At its 303rd MPC meeting, the Committee voted to keep the Monetary Policy Rate (MPR) unchanged at 27.0%. Other major policy parameters were also retained: the Cash Reserve Ratio (CRR) at 45.0% for Deposit Money Banks, 16.0% for Merchant Banks, and 75.0% for non-TSA public sector deposits and Liquidity Ratio held at 30.0%. However, the asymmetric corridor was adjusted to +50bps/–450bps around the MPR (from +250bps/–250bps previously). The overall decision reflects the Committee’s confidence in current macroeconomic momentum, underpinned by a sustained disinflation trend, a stable foreign exchange market, and higher external reserve buffers.

The corridor adjustment is expected to incentivise banks to extend more credit to the real sector, as the lower Standing Deposit Facility (SDF) rate reduces the appeal of keeping idle liquidity with the CBN.

Looking ahead, maintaining the policy rate is expected to consolidate earlier monetary gains and support inflation moderation toward the 15.00% short-term target, while preserving exchange rate stability and strengthening domestic economic activity. For the financial market, we expect yields to continue trending downward in the fixed income space, reinforcing the prevailing bullish sentiment. Meanwhile, in the equities market, mixed sentiment is likely to persist.

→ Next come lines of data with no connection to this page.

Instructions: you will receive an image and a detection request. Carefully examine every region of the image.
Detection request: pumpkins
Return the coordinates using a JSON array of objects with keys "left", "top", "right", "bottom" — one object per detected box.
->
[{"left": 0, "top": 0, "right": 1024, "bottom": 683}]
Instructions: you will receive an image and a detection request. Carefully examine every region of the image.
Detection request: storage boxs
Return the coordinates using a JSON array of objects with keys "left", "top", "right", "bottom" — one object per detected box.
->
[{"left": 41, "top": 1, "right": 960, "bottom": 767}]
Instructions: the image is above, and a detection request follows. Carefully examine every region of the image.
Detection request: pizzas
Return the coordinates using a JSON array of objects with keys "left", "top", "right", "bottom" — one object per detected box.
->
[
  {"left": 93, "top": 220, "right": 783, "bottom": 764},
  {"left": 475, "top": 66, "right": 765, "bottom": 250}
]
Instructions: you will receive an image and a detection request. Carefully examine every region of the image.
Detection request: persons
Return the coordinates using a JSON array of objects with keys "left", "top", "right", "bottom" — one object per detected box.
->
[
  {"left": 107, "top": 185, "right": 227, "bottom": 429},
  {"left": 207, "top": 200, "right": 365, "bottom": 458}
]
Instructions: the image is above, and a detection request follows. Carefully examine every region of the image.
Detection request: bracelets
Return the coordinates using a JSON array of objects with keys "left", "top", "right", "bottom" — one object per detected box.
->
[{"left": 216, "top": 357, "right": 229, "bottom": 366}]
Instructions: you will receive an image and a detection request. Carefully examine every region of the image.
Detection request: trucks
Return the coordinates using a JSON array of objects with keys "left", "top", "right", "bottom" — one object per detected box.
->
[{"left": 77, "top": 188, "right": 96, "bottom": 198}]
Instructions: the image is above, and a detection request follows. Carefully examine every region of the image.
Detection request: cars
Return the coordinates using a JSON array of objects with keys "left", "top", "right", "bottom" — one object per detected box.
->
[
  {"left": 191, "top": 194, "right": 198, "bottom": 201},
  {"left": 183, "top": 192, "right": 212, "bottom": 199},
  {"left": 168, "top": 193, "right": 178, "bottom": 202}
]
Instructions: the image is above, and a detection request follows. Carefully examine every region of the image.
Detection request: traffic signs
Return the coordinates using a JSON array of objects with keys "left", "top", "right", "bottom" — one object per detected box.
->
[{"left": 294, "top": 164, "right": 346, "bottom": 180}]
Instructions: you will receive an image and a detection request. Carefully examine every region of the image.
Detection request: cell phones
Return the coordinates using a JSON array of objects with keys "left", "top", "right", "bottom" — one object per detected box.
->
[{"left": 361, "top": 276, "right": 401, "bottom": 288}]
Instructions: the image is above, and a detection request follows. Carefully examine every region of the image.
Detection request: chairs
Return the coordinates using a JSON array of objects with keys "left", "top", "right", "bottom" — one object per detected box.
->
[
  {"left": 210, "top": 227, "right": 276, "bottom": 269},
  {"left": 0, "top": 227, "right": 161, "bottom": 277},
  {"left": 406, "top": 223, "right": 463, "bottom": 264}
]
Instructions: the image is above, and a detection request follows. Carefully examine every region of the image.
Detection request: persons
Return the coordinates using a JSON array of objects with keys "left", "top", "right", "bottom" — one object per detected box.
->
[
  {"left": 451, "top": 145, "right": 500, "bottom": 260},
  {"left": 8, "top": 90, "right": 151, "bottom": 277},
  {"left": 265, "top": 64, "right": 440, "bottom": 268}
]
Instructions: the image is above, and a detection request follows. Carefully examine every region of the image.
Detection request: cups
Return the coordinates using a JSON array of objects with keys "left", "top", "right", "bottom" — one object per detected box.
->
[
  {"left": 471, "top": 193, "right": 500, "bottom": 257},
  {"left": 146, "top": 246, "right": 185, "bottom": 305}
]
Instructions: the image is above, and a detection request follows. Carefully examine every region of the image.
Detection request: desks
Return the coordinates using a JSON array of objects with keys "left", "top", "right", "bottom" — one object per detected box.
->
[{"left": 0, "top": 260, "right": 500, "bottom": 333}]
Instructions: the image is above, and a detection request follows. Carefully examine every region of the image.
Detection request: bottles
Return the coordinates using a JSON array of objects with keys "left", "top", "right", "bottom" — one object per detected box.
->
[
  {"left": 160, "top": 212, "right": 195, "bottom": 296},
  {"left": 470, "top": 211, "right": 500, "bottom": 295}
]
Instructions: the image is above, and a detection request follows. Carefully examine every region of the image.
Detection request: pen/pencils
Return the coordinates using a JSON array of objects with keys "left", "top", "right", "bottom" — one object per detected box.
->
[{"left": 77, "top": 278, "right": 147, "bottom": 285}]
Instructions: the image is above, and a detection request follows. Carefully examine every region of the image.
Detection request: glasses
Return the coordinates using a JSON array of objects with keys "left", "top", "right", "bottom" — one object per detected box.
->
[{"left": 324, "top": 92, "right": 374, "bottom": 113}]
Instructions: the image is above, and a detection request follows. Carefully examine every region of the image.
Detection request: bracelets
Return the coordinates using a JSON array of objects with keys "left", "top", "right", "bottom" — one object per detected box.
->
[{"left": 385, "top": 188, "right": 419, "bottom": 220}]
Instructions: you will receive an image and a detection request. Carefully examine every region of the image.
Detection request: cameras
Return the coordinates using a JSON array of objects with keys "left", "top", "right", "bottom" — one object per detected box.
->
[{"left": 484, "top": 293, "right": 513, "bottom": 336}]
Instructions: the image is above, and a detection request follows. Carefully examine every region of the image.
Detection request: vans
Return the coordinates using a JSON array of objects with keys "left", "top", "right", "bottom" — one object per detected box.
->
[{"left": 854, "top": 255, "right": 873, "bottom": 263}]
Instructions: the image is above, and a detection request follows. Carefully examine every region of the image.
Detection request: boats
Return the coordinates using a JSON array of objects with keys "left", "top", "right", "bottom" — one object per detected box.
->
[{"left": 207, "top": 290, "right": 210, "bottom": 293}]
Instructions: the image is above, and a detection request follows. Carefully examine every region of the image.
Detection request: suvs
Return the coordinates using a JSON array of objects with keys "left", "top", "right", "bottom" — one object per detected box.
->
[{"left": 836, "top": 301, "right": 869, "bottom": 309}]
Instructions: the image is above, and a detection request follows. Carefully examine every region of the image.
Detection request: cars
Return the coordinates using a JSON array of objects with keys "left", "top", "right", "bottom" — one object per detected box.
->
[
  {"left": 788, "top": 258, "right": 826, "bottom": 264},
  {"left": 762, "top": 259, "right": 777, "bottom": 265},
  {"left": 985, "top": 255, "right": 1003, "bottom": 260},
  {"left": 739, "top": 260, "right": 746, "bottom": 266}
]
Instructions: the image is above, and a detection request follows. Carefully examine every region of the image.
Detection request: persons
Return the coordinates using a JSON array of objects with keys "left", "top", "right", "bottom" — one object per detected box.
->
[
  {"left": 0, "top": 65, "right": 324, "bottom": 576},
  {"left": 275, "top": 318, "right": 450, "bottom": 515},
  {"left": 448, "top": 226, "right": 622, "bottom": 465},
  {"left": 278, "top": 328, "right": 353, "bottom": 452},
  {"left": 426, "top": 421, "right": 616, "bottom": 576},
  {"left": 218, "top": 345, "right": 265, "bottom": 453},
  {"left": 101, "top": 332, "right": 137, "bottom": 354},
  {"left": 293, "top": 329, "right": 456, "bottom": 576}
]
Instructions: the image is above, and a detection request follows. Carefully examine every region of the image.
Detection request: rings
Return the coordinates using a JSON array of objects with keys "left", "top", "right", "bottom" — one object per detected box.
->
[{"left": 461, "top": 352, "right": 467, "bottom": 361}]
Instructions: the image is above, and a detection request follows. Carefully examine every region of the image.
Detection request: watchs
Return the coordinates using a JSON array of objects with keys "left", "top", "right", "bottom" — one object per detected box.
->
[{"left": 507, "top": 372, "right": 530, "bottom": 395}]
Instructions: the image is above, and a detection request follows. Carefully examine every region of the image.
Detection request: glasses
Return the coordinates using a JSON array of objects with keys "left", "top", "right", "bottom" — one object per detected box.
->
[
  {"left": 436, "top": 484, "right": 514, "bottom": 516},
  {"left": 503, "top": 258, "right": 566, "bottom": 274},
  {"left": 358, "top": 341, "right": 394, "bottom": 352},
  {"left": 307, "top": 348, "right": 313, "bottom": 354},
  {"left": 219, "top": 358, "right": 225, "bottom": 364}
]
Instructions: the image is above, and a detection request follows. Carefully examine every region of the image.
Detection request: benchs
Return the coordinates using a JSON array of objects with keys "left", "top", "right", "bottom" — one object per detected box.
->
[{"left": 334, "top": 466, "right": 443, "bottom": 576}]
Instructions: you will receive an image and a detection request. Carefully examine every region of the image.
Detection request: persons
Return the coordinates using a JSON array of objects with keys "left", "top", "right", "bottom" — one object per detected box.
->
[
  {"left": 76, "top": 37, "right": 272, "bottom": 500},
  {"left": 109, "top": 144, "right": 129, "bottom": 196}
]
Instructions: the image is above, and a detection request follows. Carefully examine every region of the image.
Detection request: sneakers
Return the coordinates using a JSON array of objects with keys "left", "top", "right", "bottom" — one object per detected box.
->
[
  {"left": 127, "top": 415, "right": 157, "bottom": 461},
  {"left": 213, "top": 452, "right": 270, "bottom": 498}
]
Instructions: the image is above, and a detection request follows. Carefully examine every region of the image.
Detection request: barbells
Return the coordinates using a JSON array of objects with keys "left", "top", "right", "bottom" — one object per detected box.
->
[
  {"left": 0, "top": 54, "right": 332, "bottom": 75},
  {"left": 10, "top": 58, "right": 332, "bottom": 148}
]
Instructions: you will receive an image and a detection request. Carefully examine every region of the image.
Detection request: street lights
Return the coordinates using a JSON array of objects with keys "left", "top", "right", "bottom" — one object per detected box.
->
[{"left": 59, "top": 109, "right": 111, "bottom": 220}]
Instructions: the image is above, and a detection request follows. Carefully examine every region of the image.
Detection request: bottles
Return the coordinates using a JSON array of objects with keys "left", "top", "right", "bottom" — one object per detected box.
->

Nigeria’s PMI Hits 2025 High, Marking 12 Consecutive Months of Expansion

According to the Central Bank of Nigeria (CBN) Purchasing Managers’ Index (PMI), shows that Nigeria’s economy expanded for the twelfth consecutive month in November 2025, with the PMI rising to 56.4 points from 55.4 points in October, a +1.8% MoM increase and the highest reading this year. The growth was broad-based, led by the agriculture at 58.2 points, Services at 56.8 points, and Industry at 54.2 points. Out of the 36 subsectors, 29 recorded expansions, with water supply, sewerage and waste management (65.6 points), transportation equipment (65.3 points) and Forestry (64.6 points) leading the gains, while only 7 subsectors contracted (an improvement from 11 in October), with paper products reporting the highest decline at 42.5 points. This performance underscores stronger manufacturing output, steady business activity, resilient demand and favourable agricultural conditions. Looking ahead, we expect sectoral expansion to persist, supported by improving macroeconomic fundamentals majorly from moderating inflation and a more stable exchange-rate. The recent policy corridor adjustment is expected to encourage banks to extend more credit to the real sector, sustaining growth momentum across industries.